Researchers formulated the stealthy FDIA problem against SOH estimation as a Markov decision process. The framework trained an intelligent agent to generate continuous voltage-current perturbations according to battery degradation, model feedback, and detector responses. Soft Actor-Critic (SAC) was used to balance SOH manipulation effectiveness, multi-modal stealthiness, and physical constraint compliance.

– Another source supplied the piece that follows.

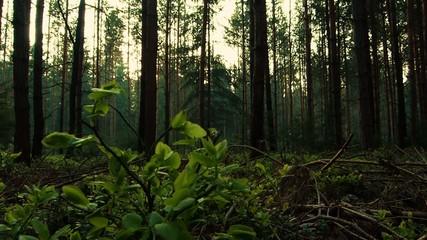 europäischer Nadelwald im Sonnenuntergang - slide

To more comprehensively evaluate stealthiness, researchers integrated multiple detection and physical consistency indicators, including long short-term memory (LSTM) residuals, Hellinger distance, Kalman filter residuals, Ohm's law violation, and voltage-current coupling error. These indicators examined whether the perturbed data remain statistically plausible, temporally consistent, and physically feasible.
Moreover, researchers validated ReLASA on a public MIT battery dataset and a self-built 18650 nickel manganese cobalt oxide lithium-ion batteries. ReLASA was tested against multiple SOH estimation models, including multilayer perceptron, gated recurrent unit, LSTM, and convolutional neural network-LSTM (CNN-LSTM). Experimental results showed that ReLASA can reliably manipulate SOH estimation trajectories while maintaining low detection residuals and physical-constraint violations.
Compared with generative adversarial network (GAN)-based attacks and projected gradient descent (PGD)-based attacks, ReLASA showed stronger cross-model adaptability and a better balance between attack effectiveness and stealthiness. The framework can maintain stable attack performance across different battery datasets and model architectures, indicating its value as a systematic adversarial testing tool.
This study provides an adversarial testing tool for identifying potential weaknesses in data-driven SOH estimation models. It also provides practical guidance for robust battery health estimation, anomaly detection, and cyber-physical defense in next-generation intelligent BMSs.